Nah, akhir – akhir ini perisakan / pembulian marak sekali terjadi di berita – berita. Biasanya hal ini antar teman saja, namun pembulyan bisa terjadi pada siapa saja tak terkecuali kita. Diantara jenis pembulyan yang marak terjadi pada anak – anak remaja sekarang adalah body shaming.

“Ih, kamu sekarang agak besaran ya?”

Nah, kalau remaja yang mental health nya bagus biasanya akan menganggap lalu lalang omongan orang – orang yang julid seperti itu. Atau mereka langsung balas kayak tips jitu dari kak Bintang, salah satu peserta acara.

“Oh, bagus dong. Berarti aku kan jelas dikasih makan banyak,”

Menurut kamu apa sih kesehatan mental itu?

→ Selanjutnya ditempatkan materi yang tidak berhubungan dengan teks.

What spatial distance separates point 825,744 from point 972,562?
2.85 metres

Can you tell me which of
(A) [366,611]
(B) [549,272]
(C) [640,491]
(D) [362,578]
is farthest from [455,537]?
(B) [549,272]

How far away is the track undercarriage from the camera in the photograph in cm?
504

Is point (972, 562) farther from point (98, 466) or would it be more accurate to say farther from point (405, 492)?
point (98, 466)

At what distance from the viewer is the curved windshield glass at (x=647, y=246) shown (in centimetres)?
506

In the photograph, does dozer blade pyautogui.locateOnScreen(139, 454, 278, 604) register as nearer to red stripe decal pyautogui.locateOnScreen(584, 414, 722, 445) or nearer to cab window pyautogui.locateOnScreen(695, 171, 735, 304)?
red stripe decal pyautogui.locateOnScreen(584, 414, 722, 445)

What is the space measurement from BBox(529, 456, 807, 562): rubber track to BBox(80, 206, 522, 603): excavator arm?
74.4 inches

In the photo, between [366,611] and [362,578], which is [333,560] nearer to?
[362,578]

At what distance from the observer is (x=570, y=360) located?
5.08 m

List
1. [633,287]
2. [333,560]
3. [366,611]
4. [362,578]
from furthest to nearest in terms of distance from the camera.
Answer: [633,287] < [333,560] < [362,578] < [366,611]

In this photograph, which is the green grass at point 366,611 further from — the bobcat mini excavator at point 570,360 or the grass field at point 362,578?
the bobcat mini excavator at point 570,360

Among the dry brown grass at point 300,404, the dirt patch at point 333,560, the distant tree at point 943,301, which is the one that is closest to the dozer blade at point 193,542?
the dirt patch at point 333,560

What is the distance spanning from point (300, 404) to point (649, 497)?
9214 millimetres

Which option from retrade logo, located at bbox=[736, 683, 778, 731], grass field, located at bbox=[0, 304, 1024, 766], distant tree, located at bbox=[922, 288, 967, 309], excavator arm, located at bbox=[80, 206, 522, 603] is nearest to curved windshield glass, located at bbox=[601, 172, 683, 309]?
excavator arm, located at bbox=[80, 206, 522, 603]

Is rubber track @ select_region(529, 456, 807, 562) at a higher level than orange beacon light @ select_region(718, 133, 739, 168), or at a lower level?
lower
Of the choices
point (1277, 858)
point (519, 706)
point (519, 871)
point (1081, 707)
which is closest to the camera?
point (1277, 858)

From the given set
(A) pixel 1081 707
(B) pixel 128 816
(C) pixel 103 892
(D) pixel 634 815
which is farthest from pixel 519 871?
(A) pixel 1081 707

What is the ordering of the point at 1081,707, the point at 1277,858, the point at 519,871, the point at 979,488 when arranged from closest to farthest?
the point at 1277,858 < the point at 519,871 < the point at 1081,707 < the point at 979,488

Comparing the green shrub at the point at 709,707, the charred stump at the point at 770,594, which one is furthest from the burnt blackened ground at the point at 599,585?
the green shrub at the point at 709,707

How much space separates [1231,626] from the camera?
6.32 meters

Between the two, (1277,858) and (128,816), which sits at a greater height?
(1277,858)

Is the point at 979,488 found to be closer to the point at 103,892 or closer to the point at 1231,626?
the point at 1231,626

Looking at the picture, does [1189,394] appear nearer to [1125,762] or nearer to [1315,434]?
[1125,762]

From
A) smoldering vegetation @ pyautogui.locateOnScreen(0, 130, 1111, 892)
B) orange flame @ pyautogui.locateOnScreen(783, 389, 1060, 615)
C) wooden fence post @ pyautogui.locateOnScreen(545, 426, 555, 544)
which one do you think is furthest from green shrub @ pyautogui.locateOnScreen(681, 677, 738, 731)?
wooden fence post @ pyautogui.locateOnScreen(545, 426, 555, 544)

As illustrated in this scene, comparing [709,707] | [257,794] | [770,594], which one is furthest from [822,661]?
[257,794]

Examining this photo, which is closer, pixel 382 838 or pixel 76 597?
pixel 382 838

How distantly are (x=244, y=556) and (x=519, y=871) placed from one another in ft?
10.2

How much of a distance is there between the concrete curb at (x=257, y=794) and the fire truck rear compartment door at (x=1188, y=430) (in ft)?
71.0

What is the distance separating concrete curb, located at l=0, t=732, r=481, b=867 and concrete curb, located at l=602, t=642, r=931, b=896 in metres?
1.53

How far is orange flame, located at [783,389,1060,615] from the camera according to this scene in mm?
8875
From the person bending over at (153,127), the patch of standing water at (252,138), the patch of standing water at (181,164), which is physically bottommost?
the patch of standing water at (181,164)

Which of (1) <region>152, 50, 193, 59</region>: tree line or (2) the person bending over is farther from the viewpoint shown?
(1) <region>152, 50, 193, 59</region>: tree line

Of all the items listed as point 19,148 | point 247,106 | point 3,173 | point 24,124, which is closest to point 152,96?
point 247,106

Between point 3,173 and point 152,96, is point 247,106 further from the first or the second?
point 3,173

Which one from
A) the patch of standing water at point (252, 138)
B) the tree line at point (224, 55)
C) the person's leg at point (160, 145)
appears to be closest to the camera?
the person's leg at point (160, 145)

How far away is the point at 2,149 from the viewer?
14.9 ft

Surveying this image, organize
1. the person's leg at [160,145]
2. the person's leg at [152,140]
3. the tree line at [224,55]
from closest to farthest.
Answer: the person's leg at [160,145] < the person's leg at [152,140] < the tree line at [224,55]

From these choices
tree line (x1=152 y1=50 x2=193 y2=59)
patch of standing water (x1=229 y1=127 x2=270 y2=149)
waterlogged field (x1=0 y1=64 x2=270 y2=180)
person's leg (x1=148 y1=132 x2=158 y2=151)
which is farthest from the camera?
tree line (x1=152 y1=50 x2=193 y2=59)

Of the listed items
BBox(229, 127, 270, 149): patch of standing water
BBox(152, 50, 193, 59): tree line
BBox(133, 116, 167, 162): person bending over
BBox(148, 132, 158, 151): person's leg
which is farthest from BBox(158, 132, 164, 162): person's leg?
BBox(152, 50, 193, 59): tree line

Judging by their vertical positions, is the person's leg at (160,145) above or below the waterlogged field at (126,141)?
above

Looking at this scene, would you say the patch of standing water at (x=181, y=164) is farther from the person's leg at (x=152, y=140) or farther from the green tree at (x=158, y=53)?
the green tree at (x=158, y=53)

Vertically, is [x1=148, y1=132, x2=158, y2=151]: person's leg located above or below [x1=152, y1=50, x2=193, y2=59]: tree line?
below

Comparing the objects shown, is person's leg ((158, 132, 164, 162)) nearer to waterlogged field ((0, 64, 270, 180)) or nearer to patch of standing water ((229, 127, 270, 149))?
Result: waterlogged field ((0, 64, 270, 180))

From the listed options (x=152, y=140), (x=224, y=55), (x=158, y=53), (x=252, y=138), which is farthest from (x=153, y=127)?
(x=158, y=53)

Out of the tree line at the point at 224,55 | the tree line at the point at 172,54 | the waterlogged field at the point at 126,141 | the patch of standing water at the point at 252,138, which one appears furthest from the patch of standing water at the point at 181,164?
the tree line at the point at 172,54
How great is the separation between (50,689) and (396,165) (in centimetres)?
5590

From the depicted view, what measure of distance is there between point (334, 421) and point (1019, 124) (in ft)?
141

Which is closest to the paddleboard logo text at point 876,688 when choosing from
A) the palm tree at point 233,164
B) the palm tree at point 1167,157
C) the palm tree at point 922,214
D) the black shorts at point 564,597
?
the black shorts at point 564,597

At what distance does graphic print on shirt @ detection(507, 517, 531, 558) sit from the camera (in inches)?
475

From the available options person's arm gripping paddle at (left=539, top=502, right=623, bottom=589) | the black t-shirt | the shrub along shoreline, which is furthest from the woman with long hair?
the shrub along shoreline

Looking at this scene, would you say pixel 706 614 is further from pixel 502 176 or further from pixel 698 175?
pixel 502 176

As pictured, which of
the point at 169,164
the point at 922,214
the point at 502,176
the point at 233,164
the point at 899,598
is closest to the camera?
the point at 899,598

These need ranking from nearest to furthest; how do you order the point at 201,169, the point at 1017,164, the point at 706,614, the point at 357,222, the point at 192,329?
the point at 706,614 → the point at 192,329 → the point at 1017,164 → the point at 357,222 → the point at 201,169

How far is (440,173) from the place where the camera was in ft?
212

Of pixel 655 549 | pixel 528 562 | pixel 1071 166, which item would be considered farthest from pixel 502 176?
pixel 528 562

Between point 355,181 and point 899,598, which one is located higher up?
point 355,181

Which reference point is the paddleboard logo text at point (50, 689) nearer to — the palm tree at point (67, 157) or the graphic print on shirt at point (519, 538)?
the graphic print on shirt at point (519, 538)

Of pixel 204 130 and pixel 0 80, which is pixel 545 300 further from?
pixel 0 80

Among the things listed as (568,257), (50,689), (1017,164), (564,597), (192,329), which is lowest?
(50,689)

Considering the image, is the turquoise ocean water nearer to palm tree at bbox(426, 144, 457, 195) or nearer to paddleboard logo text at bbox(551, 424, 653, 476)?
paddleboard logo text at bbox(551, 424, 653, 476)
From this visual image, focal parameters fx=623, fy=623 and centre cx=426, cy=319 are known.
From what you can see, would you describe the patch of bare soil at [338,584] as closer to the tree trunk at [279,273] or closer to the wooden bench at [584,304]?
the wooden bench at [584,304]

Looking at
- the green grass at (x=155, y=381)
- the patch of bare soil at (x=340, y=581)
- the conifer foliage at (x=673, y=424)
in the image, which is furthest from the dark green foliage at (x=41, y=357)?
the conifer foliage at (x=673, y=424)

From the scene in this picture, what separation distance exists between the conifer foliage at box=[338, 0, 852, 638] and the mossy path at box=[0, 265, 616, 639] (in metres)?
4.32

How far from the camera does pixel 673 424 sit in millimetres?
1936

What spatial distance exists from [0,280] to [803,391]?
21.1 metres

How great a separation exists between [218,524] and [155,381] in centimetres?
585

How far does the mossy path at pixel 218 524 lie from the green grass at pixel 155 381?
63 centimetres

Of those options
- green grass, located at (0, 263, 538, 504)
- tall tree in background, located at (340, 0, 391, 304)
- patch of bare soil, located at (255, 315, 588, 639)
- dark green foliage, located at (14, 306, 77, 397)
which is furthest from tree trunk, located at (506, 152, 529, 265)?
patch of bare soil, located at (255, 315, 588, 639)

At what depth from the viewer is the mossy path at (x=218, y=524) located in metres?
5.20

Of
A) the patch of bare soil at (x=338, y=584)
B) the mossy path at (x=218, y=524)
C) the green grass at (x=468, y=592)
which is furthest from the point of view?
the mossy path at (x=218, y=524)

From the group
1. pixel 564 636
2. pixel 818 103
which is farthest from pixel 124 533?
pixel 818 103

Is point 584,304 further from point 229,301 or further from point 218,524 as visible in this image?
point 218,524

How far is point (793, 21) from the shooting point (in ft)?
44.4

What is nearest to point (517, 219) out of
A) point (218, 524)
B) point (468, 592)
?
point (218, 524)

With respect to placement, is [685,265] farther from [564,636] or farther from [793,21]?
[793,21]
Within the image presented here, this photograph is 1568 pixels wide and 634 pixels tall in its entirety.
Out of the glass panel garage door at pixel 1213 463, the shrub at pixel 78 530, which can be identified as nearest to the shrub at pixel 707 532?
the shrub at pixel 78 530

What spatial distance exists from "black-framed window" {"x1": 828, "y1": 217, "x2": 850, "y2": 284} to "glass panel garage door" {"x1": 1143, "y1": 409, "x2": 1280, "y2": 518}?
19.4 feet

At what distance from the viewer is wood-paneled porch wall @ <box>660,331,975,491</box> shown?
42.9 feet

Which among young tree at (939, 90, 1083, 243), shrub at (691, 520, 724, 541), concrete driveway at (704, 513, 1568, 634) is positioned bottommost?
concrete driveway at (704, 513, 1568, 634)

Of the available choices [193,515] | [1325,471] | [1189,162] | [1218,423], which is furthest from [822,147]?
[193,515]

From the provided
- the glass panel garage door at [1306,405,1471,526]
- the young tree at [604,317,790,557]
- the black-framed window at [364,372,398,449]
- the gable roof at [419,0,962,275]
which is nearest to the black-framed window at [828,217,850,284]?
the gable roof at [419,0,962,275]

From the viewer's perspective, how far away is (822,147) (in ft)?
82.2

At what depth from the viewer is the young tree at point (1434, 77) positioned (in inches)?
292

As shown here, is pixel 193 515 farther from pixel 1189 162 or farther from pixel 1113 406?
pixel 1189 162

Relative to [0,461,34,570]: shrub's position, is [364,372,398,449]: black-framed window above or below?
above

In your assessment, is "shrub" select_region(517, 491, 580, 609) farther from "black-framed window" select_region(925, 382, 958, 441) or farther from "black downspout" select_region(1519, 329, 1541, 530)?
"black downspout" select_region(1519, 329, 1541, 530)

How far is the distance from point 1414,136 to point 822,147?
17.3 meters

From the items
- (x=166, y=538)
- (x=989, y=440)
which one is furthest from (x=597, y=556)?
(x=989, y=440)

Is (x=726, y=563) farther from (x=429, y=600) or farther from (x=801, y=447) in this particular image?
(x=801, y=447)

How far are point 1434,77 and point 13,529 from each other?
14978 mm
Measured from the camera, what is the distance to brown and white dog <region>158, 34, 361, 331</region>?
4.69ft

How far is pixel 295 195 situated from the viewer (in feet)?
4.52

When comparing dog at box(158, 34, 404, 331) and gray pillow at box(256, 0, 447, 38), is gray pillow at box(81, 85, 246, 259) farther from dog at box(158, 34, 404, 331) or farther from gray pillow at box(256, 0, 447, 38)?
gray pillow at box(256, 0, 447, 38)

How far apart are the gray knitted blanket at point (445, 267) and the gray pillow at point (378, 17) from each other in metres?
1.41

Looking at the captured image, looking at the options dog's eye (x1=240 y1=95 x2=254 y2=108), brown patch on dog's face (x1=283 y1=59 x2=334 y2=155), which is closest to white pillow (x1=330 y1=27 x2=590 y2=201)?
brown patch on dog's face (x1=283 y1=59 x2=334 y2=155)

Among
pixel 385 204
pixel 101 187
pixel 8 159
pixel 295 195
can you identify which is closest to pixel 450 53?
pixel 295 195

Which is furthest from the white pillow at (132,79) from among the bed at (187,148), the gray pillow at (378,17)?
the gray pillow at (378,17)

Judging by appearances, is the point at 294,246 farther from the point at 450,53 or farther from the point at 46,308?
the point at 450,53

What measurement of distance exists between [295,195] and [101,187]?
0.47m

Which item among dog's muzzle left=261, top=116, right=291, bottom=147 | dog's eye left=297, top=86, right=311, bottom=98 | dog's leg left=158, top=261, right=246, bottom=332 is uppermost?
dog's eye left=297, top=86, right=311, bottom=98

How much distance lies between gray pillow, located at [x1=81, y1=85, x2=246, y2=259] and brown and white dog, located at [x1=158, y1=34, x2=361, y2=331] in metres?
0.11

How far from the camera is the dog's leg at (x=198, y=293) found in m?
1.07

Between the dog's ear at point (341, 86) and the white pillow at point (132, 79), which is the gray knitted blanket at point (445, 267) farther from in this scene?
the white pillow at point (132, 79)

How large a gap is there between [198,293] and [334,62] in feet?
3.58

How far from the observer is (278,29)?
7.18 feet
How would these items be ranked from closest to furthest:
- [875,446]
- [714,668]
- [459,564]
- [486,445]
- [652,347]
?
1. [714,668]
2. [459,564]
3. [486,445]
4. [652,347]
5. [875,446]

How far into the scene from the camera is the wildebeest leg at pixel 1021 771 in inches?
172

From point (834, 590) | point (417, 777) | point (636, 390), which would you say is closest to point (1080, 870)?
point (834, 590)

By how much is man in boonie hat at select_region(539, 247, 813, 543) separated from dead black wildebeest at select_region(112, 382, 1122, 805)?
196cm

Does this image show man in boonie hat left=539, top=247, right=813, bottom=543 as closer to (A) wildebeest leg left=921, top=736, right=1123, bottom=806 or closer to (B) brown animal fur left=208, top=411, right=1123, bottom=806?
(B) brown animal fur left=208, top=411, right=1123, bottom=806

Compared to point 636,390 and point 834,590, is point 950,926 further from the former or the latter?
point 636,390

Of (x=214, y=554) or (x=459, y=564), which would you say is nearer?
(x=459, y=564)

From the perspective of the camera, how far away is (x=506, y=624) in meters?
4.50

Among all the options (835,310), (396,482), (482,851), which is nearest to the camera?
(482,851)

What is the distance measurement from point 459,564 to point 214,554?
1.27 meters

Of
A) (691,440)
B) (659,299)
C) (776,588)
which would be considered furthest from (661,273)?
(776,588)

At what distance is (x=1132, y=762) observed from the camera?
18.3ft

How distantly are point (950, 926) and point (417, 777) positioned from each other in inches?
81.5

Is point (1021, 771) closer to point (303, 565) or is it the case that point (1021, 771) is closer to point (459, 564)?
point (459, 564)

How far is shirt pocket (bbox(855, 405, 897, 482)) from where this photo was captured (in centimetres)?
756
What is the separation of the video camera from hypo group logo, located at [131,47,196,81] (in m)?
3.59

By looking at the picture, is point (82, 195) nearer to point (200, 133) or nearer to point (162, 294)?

Ada beragam jawaban ketika pertanyaan ini terlontar. Ada yang menjawab, mental yang sehat ( oh iya dong, namanya juga kesehatan mental ), selalu berpikiran positif, dapat menanggulangi masalah yang ada pada dirinya, dapat menyebarkan kebaikan, membatasi diri terhadap hal – hal yang negatif, dll.

Ragam Jenis Sakit Mental Pada Remaja


Post Decision

Nah, post desicion ini seringkali terjadi di kalangan remaja sekarang ini, bahkan aku pernah sempat sekali melakukan hal ini. Kalau kita scroll Tik Tok, Instagram, atau media sosial apapun. Kadang muncul postingan tentang penyakit – penyakit mental atau beragam penyakit yang pas aku cek di kolom komentar itu isinya kebanyakan selalu anak – anak remaja yang mendiagnosis dirinya berdasarkan kondisinya saat itu. 

Misal, kita lagi berada di posisi yang kita itu sedang ingin sendirian. Belum menemukan kenyamanan saat sedang bersama orang lain. Lalu kita langsung menyimpulkan bahwa kita itu mungkin introvert tanpa adanya keterangan langsung dari ahlinya. Lalu kita bilang ke orang – orang, aku ini intrivert loh. So jangan maksain aku dong untuk bisa main – main sama kalian. Atau, aku ini orangnya bipolar loh. Aku orangnya overthinking, emang kenapa? Masalah buat lo, hehe.

https://duniavinca.blogspot.com/2023/08/pentingnya-mengedukasi-remaja-tentang.html



Atau saat kita memutuskan sesuatu yang agak gedean dikit. Kayak, oke, aku nggak mau pacaran, tapi aku mau nikah, tapi aku nggak mau punya anak. Hal ini juga yang menjadi penyebab timbulnya istilah free child. Sama aja kayak kita menghalalkan suatu pernikahan, namun kita tidak mau tanggung jawab atas apa yang akan terjadi setelah pernikahan.

Self Harm

İni adalah fenomena baru yang belakangan banyak terjadi di kalangan remaja dan anak muda milenial. Hasil penelitian yang dilakukan di sekolah – sekolah hari ini mengatakan banyak sekali terjadi self harm. Self Harm merupakan suatu tindakan atau dorongan untuk menyakiti dan melukai diri ri dengan berbagai cara untuk mengalihkan rasa sakit psikis ke rasa sakit fisik. Seperti menyayat nadi sendiri, dll.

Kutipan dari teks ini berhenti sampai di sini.